## PROBLEM TO WORK ON
From the text on black boxes below, list each way a phone may vary and still connect properly to the telephone network.

*** EXTRACT PROVIDED Section Begins ***

Representations – Black Boxes – Equivalence

I introduced the notion of a black box in an earlier post as some thing that has an internal organization that drives its behavior, and though we can see the behavior, we don’t have perfect knowledge of that internal organization.  In short, a black box has an inside and an outside, and we only have access to the outside.  What makes a black box interesting is when it has interesting behavior – but also because many different internal organizations could account for the behavior observed.   The notion that the internal organization is under-determined by external behavior is part and parcel of our modern age.

We call two black boxes equivalent if they exhibit the very same behavior.  This doesn’t require them to be identical.  A simple example is the telephone.  Let’s say I’ve been calling you every week for years, and I do the same today.  I dial the number, and I expect you to pick it up and talk.  Unbeknownst to me, you got a new phone yesterday, one with new-fangled bells and whistles: it plays music, takes pictures, and files your taxes.  Yet those differences, so important to you, don’t affect my call to you at all.  You still pick up and we still talk, and unless you tell me about your new phone, I would be none the wiser.  From my end, your phone behaves exactly the same as it did before.  My phone can still “talk” to your phone, and I can still talk to you.  It wasn’t necessary for me to upgrade my phone at the same time you upgraded yours.  For a phone to properly connect to the telephone network, it needs to behave in a particular way.  But if it does, it can be yellow or green, play Bach or Beatles for its ring tone, take pictures, be wired or wireless, have a headset or a speaker phone, fit in your pocket or hang from the wall.  The telephone network itself, the network to which telephones connect, has changed gradually: it used to only respond to the clicks of a rotary dial, then for a long time would accept either rotary dials or push button tones, and now many regions no longer support rotary dials.  Rotary dials and push button tones are an example of phones that are not equivalent: they behave differently in ways that “count” as far as the telephone network is concerned.  Land lines and cell phones (mobile phones) are likewise not equivalent, yet as long as the cell phone is within the reception area of the towers, the person on the other side of the telephone might not necessarily notice the difference.

*** EXTRACT PROVIDED Section Ends ***
*** ENTRIES PROVIDED Section Begins ***

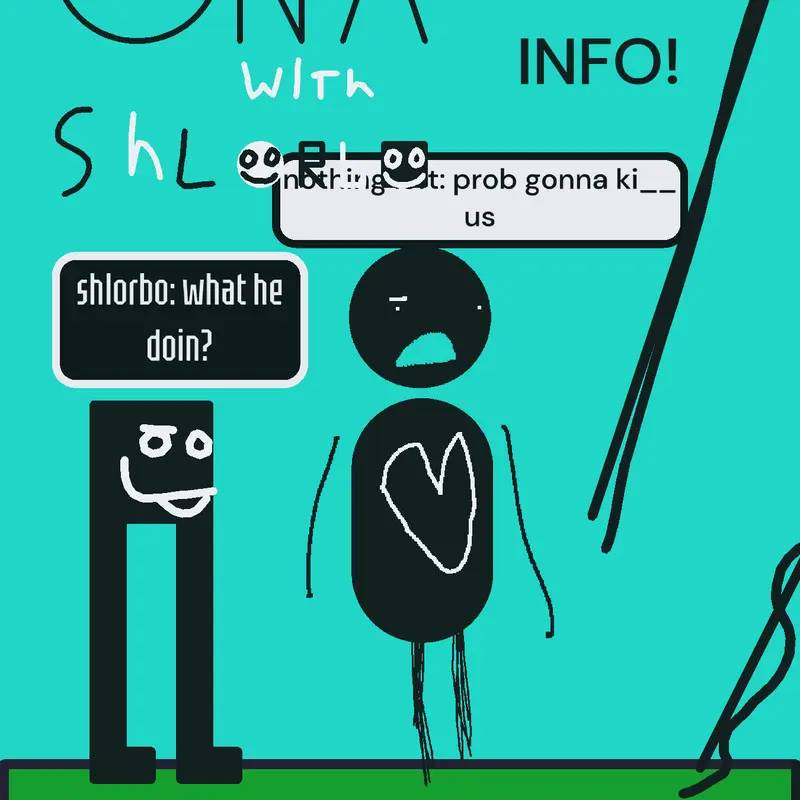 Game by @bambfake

*** ENTRIES PROVIDED Section Ends ***
*** ENTRIES PROVIDED Section Begins ***

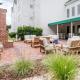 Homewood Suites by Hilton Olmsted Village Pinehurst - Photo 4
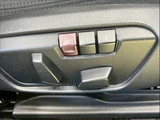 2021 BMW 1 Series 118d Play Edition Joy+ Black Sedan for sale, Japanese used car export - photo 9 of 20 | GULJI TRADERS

*** ENTRIES PROVIDED Section Ends ***

## OUTPUT OF THE EXERCISE
- be yellow or green
- play Bach or Beatles for its ring tone
- take pictures
- be wired or wireless
- have a headset or a speaker phone
- fit in your pocket or hang from the wall